- TEXT SEGMENT:

══════

# Texas- Scolopendra heros castaneiceps



## Gsc (Mar 19, 2011)

Today, March 19th, our temps were in the low eighties so I decided to head out and look for a new centipede collecting area since my last one was developed.  I was successful in finding an area around Washington County, Texas.  This is the same general area where I'd found them in the past.  I have always found them associated with water and this new place was no exception.  A majority of the 'pedes today were found within 30'-60' of the lake under rocks.  They prefer mid/large sized rocks with solid contact with the soil (I'm sure since this provides a moist area).  Leaf litter around the rocks is even better.  Most are found singly under the rocks (in the past I have found two under the same rock BUT this was probably because they didn't realize the other was there...soil blocking their chambers/areas).  Oftentimes smaller spiders (wolfs, etc) are under the rocks along with isopods.  Only a single cricket was found under flipping 40+ rocks today.  On a different note, many rocks had Mediterranean Geckos (Hemidactylus turcicus) under them- I'm positive that these geckos are hunted/ate by the centipedes...they seem to be the BEST food in the area.  

Fishermen talk about encountering the centipedes at night while they hunt for insects (or geckos) on the cement walls of the spill-way.  I have even found dead centipedes on the trails to the fishing spots that were obviously killed (squished or cut in half) by fishermen.  Walking these trails at sunset/evening you can find the centipedes while they crawl through the dry leaf litter.  You often HEAR them before you see them- once you know what to listen for it's pretty easy.  They scurry through the leafs, making noise, like the skinks do during the day.  Skinks hide in the leaf litter which may also comprise at least a part of the S. heros diet.

Below are pictures of the area I hit today.  8 centipedes were found within 1 hr. 15 minutes ranging in size from 2.5"- 6".  Average size was ~3.5"-4" (juvenile/sub adults).

══════

- EXERCISE TASK 1: Rewrite the paragraph of the centipede post that begins "Fishermen talk about encountering" as a bulleted list, keeping its main facts.
- EXERCISE TASK 2: Output the part of the centipede post starting with "Fishermen talk about" and going on through "S. heros diet.".
This material has no connection to the centipede post.

- DATASET EXTRACT:
══════

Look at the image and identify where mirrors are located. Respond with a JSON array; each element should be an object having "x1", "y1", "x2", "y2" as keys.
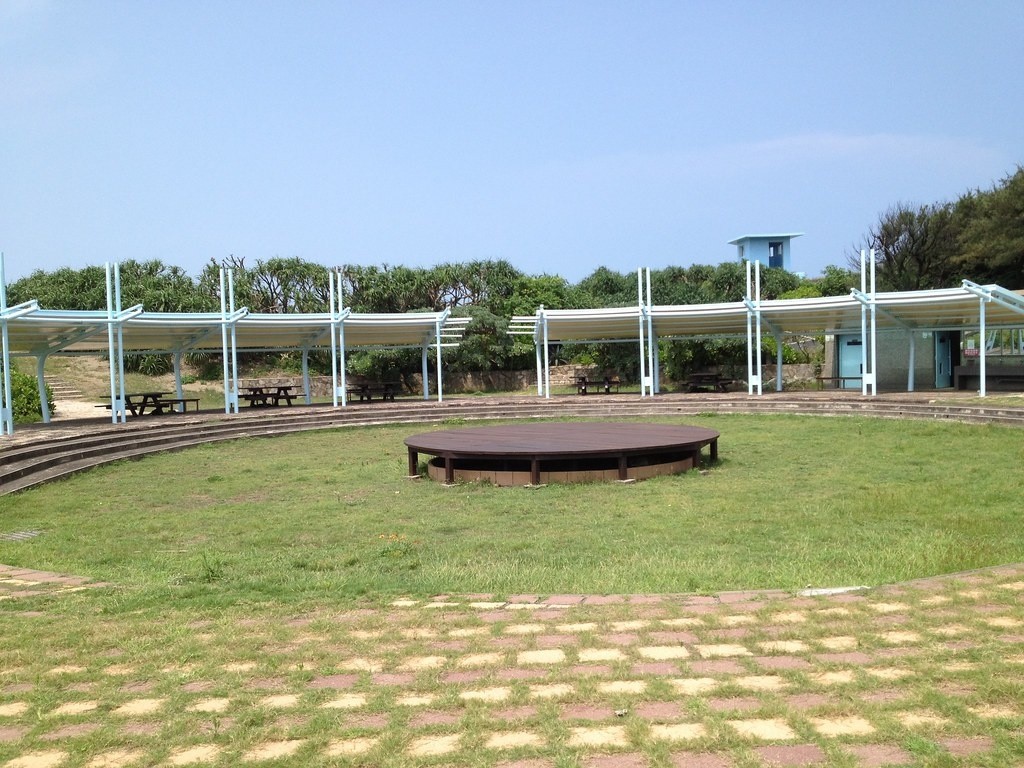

══════

- FULL SOLUTION 1:
- Fishermen report seeing the centipedes at night, hunting insects or geckos on the spillway's cement walls.
- Dead centipedes, obviously killed (squished or cut in half) by fishermen, have been found on trails to the fishing spots.
- At sunset or in the evening, the centipedes can be found on these trails crawling through dry leaf litter.
- They are often heard before they are seen, scurrying noisily through the leaves the way skinks do during the day.
- Skinks hide in the leaf litter and may make up at least part of the S. heros diet.

- FULL SOLUTION 2:
Fishermen talk about encountering the centipedes at night while they hunt for insects (or geckos) on the cement walls of the spill-way.  I have even found dead centipedes on the trails to the fishing spots that were obviously killed (squished or cut in half) by fishermen.  Walking these trails at sunset/evening you can find the centipedes while they crawl through the dry leaf litter.  You often HEAR them before you see them- once you know what to listen for it's pretty easy.  They scurry through the leafs, making noise, like the skinks do during the day.  Skinks hide in the leaf litter which may also comprise at least a part of the S. heros diet.